SzenenbildDie Enterprise empfängt Dr. Timicin, einen scheuen älteren Wissenschafter. Er benötigt Hilfe, um sein Lebenswerk zu testen: Eine Methode, mit der er die sterbende Sonne seines Planeten wieder beleben und die Zukunft seiner Kultur sichern will. Lwaxana Troi ist ebenfalls an Bord und entwickelt großes Interesse an Timicin.

Timicins Experiment schlägt fehl. Lwaxana versteht nicht, weshalb Timicin dies als das definitive Ende seiner Arbeit versteht, bis sie erfährt, dass er beinahe das Alter der "Auflösung" erreicht hat: Auf seinem Planeten wählen alle Sechzigjährigen den Freitod, um die Gesellschaft nicht länger zu belasten.

Lwaxana ist empört. Sie schlägt Timicin vor, gegen die Auflösung zu rebellieren, auf der Enterprise um Asyl zu bitten und seine Arbeit fortzusetzen. Warum sollte er seine Forschung und damit die Zukunft des ganzen Planeten aufgeben, nur um einer alten Sitte zu entsprechen, die Lwaxana ohnehin für moralisch fragwürdig hält? Timicin überwindet nach einziger Zeit sein Zögern und tut, was Lwaxana vorschlägt.

Als Timicins Absicht bekannt wird, reagiert seine Regierung mit aller Kraft: Sie verbietet ihm Zugang zu seinen eigenen Forschungsdaten, und sie schickt Kriegsschiffe in die Umlaufbahn der Enterprise, um seine Rückkehr zu erzwingen. Timicins Tochter besucht das Schiff, um ihrem Vater das asoziale – wenn nicht sogar antisoziale – Verhalten auszureden.

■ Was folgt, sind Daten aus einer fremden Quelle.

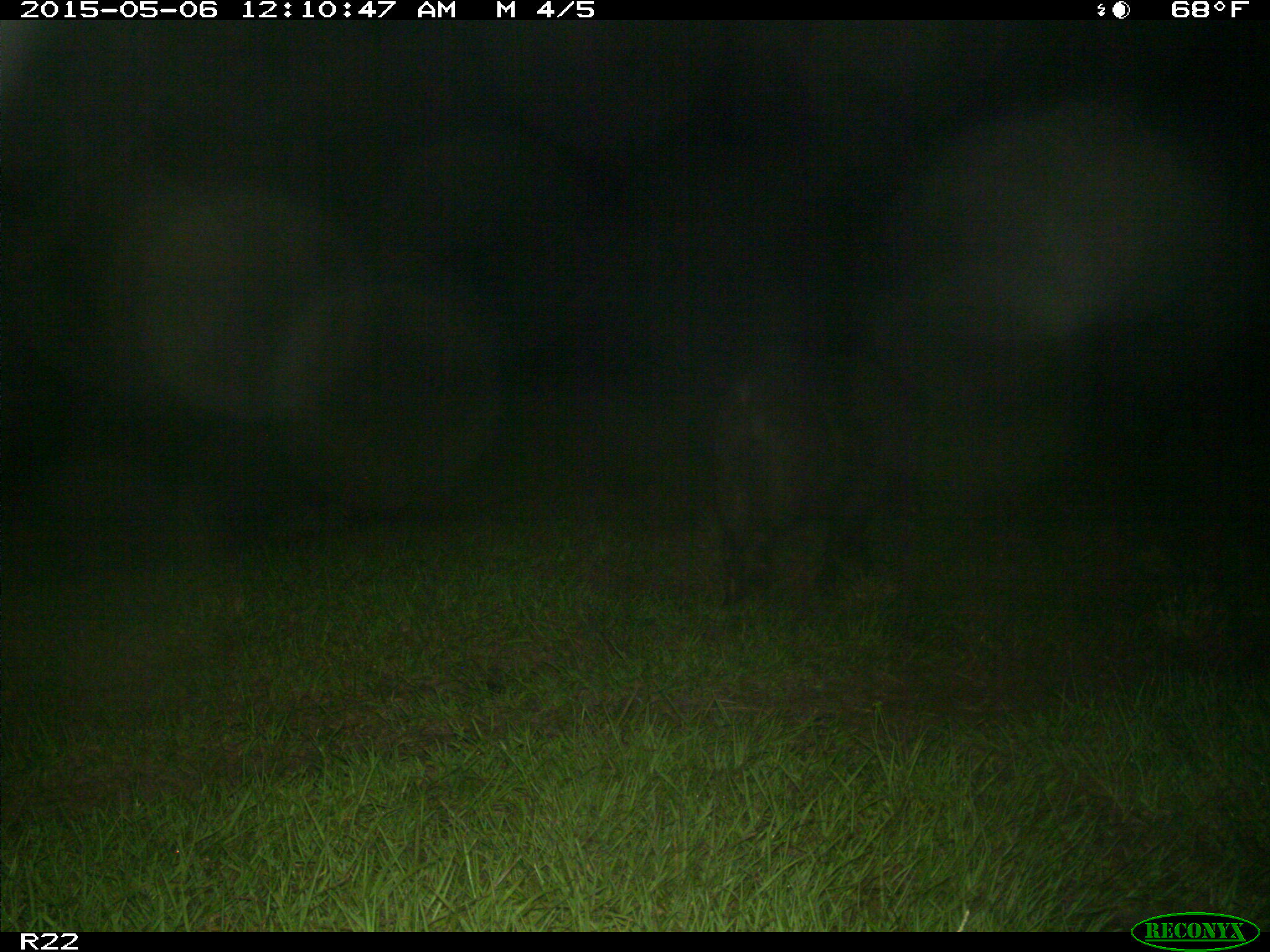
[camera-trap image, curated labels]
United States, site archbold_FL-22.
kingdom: Animalia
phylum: Chordata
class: Mammalia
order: Artiodactyla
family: Suidae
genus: Sus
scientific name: Sus scrofa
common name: wild boar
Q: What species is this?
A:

Timicin ist hin- und hergerissen zwischen Lwaxana und seiner eigenen Kultur: Schließlich entschließt er sich für letztere, da er ohne seine Kultur zwar sein Leben behalten könnte, aber seine Identität – seine Familie, seine Arbeit – aufgeben müsste. Er ist nicht der Rebell, den Lwaxana aus ihm machen möchte, und kehrt auf seinen Planeten zurück, um im Kreis seiner Familie zu sterben. Seine Arbeit, so hofft er, kann vielleicht doch noch von seinen Nachfolgern rechtzeitig beendet werden, um den Planeten zu retten. Lwaxanas Zuneigung überwiegt ihre Empörung, und sie begleitet Timicin auf den Planeten, um seiner Auflösung beizuwohnen.

Kommentar:

"Half a Life" ist eine träge und blutleere Episode – dies trotz der vielversprechenden Prämisse, die uns mit Fragen über die Würde und den Wert älterer Menschen konfrontiert. Man muss in diesem Fall besonders streng trennen zwischen der erzählerischen Umsetzung und der ursprünglichen Prämisse, einschließlich der Thematik, die sich aus dieser Prämisse ergibt. Denn "Half a Life" versagt nicht als Gedankenanstoß: Ganz im Gegenteil fand ich die Behandlung der Thematik so differenziert, wie ich es von einer Episode der vierten Season erwarte. Es ist die Erzählung an sich, die hier versagt: Sie entwickelt keinen Fluss, keine Kraft, und sie beteiligt mich nicht emotional am Geschehen. Die Erzählung richtet ihre ganze Aufmerksamkeit auf zwei Nebenfiguren, Lwaxana Troi und Timicin, was in meinen Augen ihr größtes Versagen ist und auch der Grund, weshalb mein Interesse nicht gehalten wurde. Der Fokus auf Nebenfiguren widerspricht völlig jener Nähe zu den Hauptfiguren, die wir in diesem Guide immer wieder (und ich denke: zurecht) als eine der großen erzählerischen Qualitäten der Serie bezeichneten. "The Next Generation" war meistens dann am schlechtesten, wenn ein Autor das Schiff mit dem "Love Boat" verwechselte, wo immer neue Gaststars an Bord kamen und eine Episode, oder einen Teil einer Episode, ganz alleine für sich beanspruchten. Doch ganz abgesehen von diesem grundsätzlichen Fehler, fehlt der Episode auch einfach jegliche Eleganz und Leichtigkeit. Obwohl der inhaltliche Konflikt in vorbildlicher Weise aus diversen Perspektiven kurz beleuchtet wird, geschieht dies auf eine schwerfällige und aufgedunsene Weise, bei der keine Freude an der Diskussion aufkommt. Wie weit dies mit Majel Barretts Darstellung zu tun hat, die zumindest meine Nerven gelegentlich belastet (mindestens so sehr, wie sie mich in anderen Szenen amüsiert), sei dahingestellt.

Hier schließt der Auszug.